On the Learning Dynamics of RLVR at the Edge of Competence
Yu Huang, Zixin Wen, Yuejie Chi, Yuting Wei, Aarti Singh, Yingbin Liang, Yuxin Chen
TL;DR
The paper investigates RLVR on long-horizon, multi-step compositional reasoning with transformers, revealing two distinct learning regimes governed by the difficulty spectrum: grokking plateaus when the horizon sequence includes abrupt jumps and a relay dynamics where gradient signals smoothly propagate from easy to hard tasks. It formalizes a minimal transformer setup with fixed one-step atomic skills and outcome-based rewards, develops a Fourier-analytic framework on finite groups to analyze trajectory-conditioned gradients, and provides convergence guarantees for short-horizon RL as well as mixed-difficulty curricula. The authors validate the theory with synthetic experiments showing the predicted grokking and relay behaviors and highlight data-mixture design as a scalable lever to extend performance toward the edge of competence. Together, the results offer mechanistic insight into RLVR’s effectiveness and suggest practical data-design strategies to achieve scalable gains in long-horizon reasoning.
Abstract
Reinforcement learning with verifiable rewards (RLVR) has been a main driver of recent breakthroughs in large reasoning models.
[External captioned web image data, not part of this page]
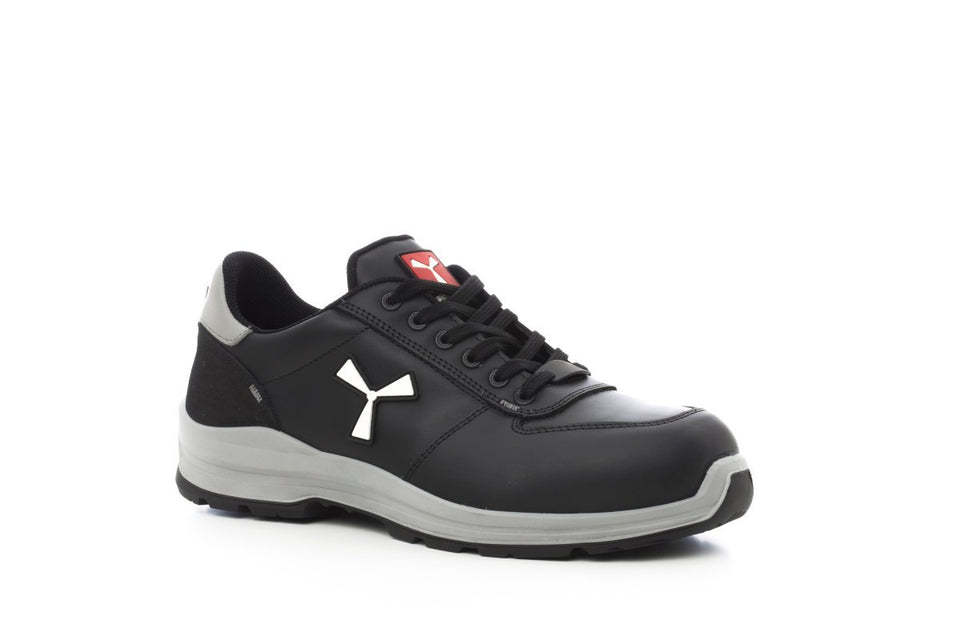 GET FORCE LOW S3 SCARPA ANTINFORTUNISTICA BASSA IN PELLE PAYPER personalizzato con logo - Pubblienne
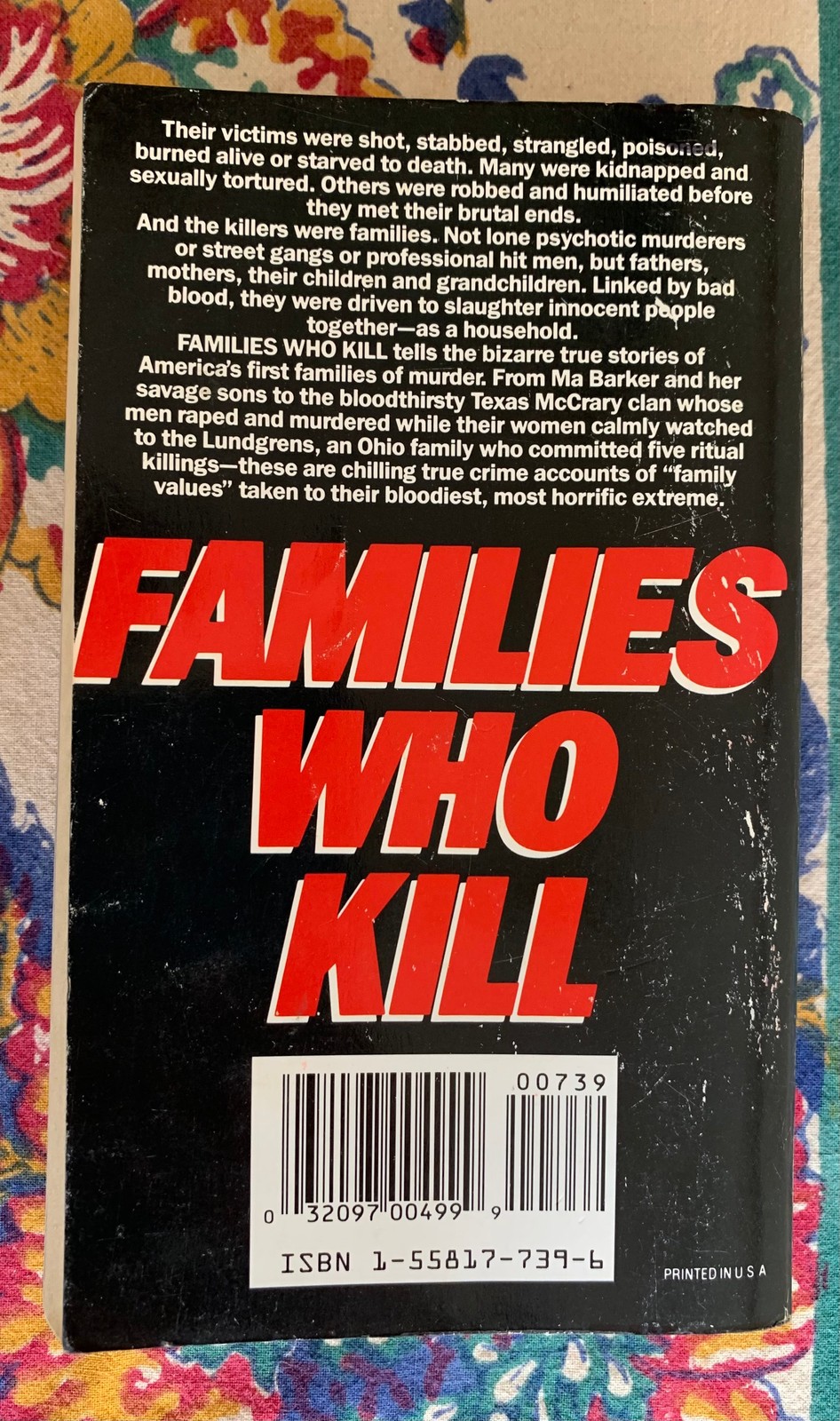 Families Who Kill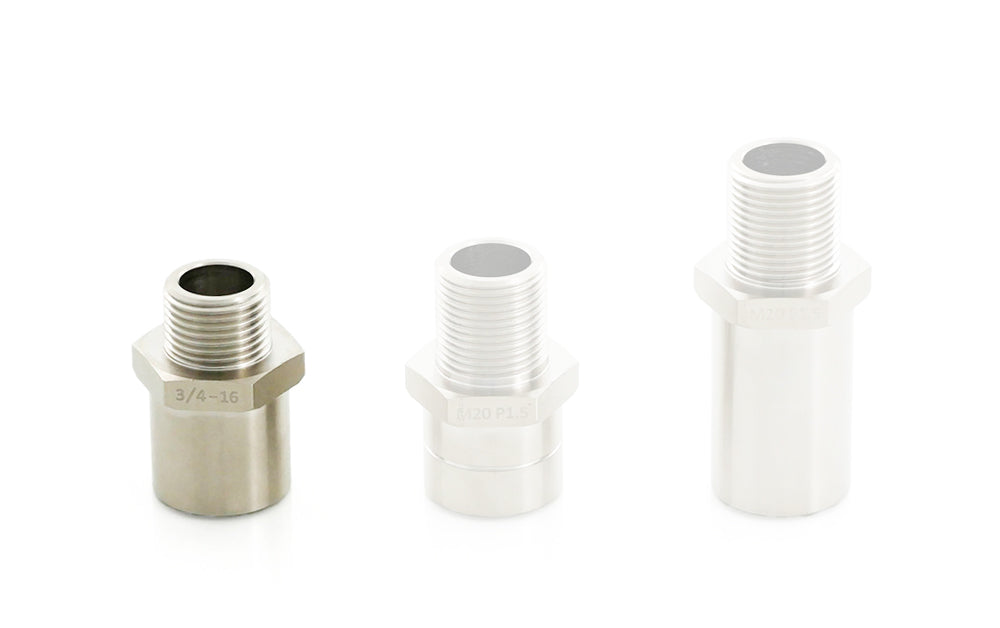 OIL COOLER STD BLOCK, ENG: 3/4-16UNF, FILTER: 3/4-16UNF, 10AN - (12401187)  NEW!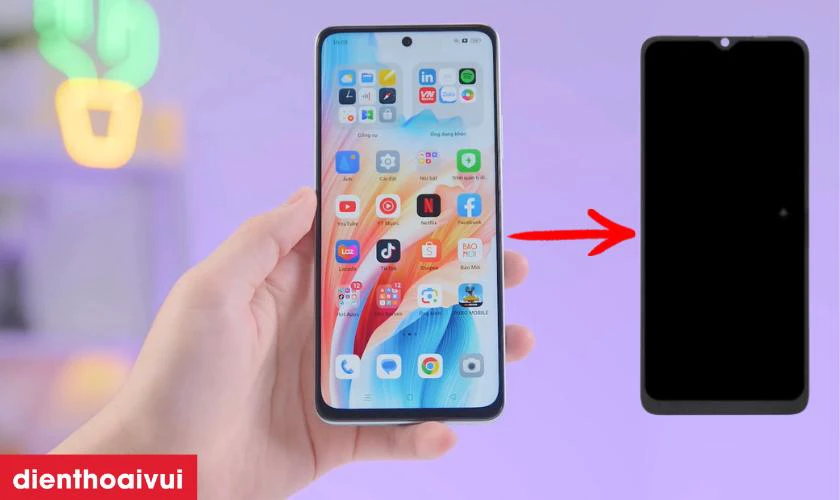 M&agrave;n h&igrave;nh Oppo A58 5G ch&iacute;nh h&atilde;ng GENA loại Pro l&agrave; g&igrave;?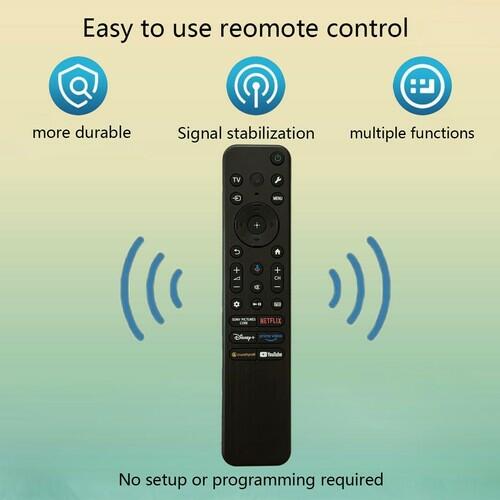 RMF-TX920U Voice Remote Control Replacement for 2023-2025 Sony BRAVIA Smart TV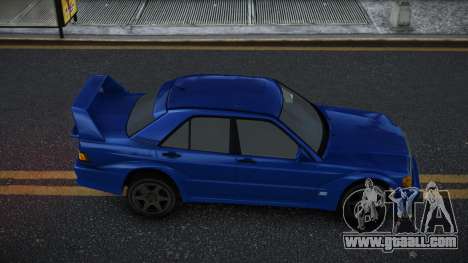 Mercedes-Benz 190E Jevkiha for GTA 4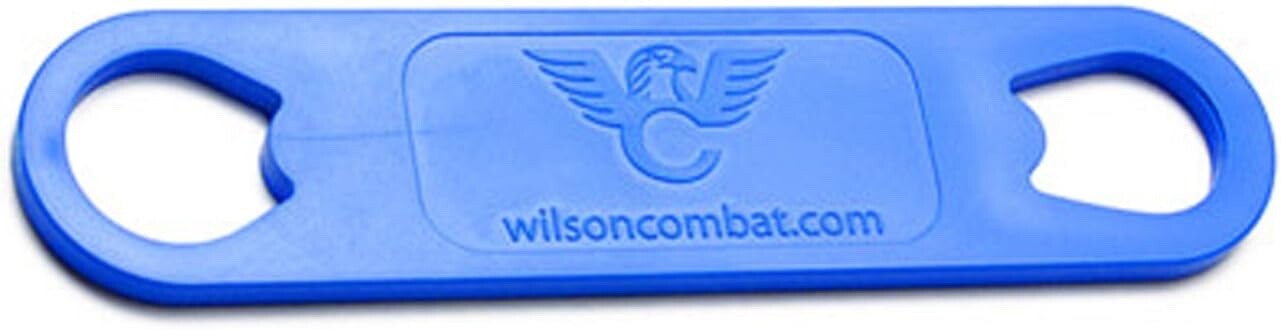 Wislon Combat Barrel Bushing Wrench 1911 Full Size/Compact Blue Polymer MPN-22P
Yet it remains a mystery how rewards based solely on final outcomes can help overcome the long-horizon barrier to extended reasoning. To understand this, we develop a theory of the training dynamics of RL for transformers on compositional reasoning tasks. Our theory characterizes how the effectiveness of RLVR is governed by the smoothness of the difficulty spectrum. When data contains abrupt discontinuities in difficulty, learning undergoes grokking-type phase transitions, producing prolonged plateaus before progress recurs. In contrast, a smooth difficulty spectrum leads to a relay effect: persistent gradient signals on easier problems elevate the model's capabilities to the point where harder ones become tractable, resulting in steady and continuous improvement. Our theory explains how RLVR can improve performance at the edge of competence, and suggests that appropriately designed data mixtures can yield scalable gains. As a technical contribution, our analysis develops and adapts tools from Fourier analysis on finite groups to our setting. We validate the predicted mechanisms empirically via synthetic experiments.